## Supplied entries
----------
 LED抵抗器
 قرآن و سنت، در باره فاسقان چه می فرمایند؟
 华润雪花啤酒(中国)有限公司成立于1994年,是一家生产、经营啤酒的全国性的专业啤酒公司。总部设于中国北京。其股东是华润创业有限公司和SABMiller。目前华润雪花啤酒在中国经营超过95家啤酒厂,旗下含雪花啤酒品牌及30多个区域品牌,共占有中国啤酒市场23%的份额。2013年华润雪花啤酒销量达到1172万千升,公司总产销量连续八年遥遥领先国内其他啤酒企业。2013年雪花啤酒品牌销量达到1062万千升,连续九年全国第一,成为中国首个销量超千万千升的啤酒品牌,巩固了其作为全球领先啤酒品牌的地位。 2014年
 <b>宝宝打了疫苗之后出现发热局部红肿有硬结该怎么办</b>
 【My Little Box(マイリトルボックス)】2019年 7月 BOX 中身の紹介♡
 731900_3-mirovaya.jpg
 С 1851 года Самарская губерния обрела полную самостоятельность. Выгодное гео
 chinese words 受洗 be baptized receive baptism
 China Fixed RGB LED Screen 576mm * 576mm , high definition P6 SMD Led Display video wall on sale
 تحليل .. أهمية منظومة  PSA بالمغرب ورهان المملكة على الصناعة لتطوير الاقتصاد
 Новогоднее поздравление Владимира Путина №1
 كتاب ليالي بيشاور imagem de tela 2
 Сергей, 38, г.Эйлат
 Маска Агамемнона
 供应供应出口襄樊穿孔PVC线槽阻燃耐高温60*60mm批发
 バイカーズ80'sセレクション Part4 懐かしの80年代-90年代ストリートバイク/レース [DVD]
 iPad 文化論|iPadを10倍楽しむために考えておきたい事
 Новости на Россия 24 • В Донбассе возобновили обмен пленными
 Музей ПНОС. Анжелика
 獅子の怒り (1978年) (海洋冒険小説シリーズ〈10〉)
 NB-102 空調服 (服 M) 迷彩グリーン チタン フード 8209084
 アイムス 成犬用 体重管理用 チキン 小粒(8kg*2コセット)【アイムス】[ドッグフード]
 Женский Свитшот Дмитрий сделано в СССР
----------
Word for word, give back the data shown above.

 LED抵抗器
 قرآن و سنت، در باره فاسقان چه می فرمایند؟
 华润雪花啤酒(中国)有限公司成立于1994年,是一家生产、经营啤酒的全国性的专业啤酒公司。总部设于中国北京。其股东是华润创业有限公司和SABMiller。目前华润雪花啤酒在中国经营超过95家啤酒厂,旗下含雪花啤酒品牌及30多个区域品牌,共占有中国啤酒市场23%的份额。2013年华润雪花啤酒销量达到1172万千升,公司总产销量连续八年遥遥领先国内其他啤酒企业。2013年雪花啤酒品牌销量达到1062万千升,连续九年全国第一,成为中国首个销量超千万千升的啤酒品牌,巩固了其作为全球领先啤酒品牌的地位。 2014年
 <b>宝宝打了疫苗之后出现发热局部红肿有硬结该怎么办</b>
 【My Little Box(マイリトルボックス)】2019年 7月 BOX 中身の紹介♡
 731900_3-mirovaya.jpg
 С 1851 года Самарская губерния обрела полную самостоятельность. Выгодное гео
 chinese words 受洗 be baptized receive baptism
 China Fixed RGB LED Screen 576mm * 576mm , high definition P6 SMD Led Display video wall on sale
 تحليل .. أهمية منظومة  PSA بالمغرب ورهان المملكة على الصناعة لتطوير الاقتصاد
 Новогоднее поздравление Владимира Путина №1
 كتاب ليالي بيشاور imagem de tela 2
 Сергей, 38, г.Эйлат
 Маска Агамемнона
 供应供应出口襄樊穿孔PVC线槽阻燃耐高温60*60mm批发
 バイカーズ80'sセレクション Part4 懐かしの80年代-90年代ストリートバイク/レース [DVD]
 iPad 文化論|iPadを10倍楽しむために考えておきたい事
 Новости на Россия 24 • В Донбассе возобновили обмен пленными
 Музей ПНОС. Анжелика
 獅子の怒り (1978年) (海洋冒険小説シリーズ〈10〉)
 NB-102 空調服 (服 M) 迷彩グリーン チタン フード 8209084
 アイムス 成犬用 体重管理用 チキン 小粒(8kg*2コセット)【アイムス】[ドッグフード]
 Женский Свитшот Дмитрий сделано в СССР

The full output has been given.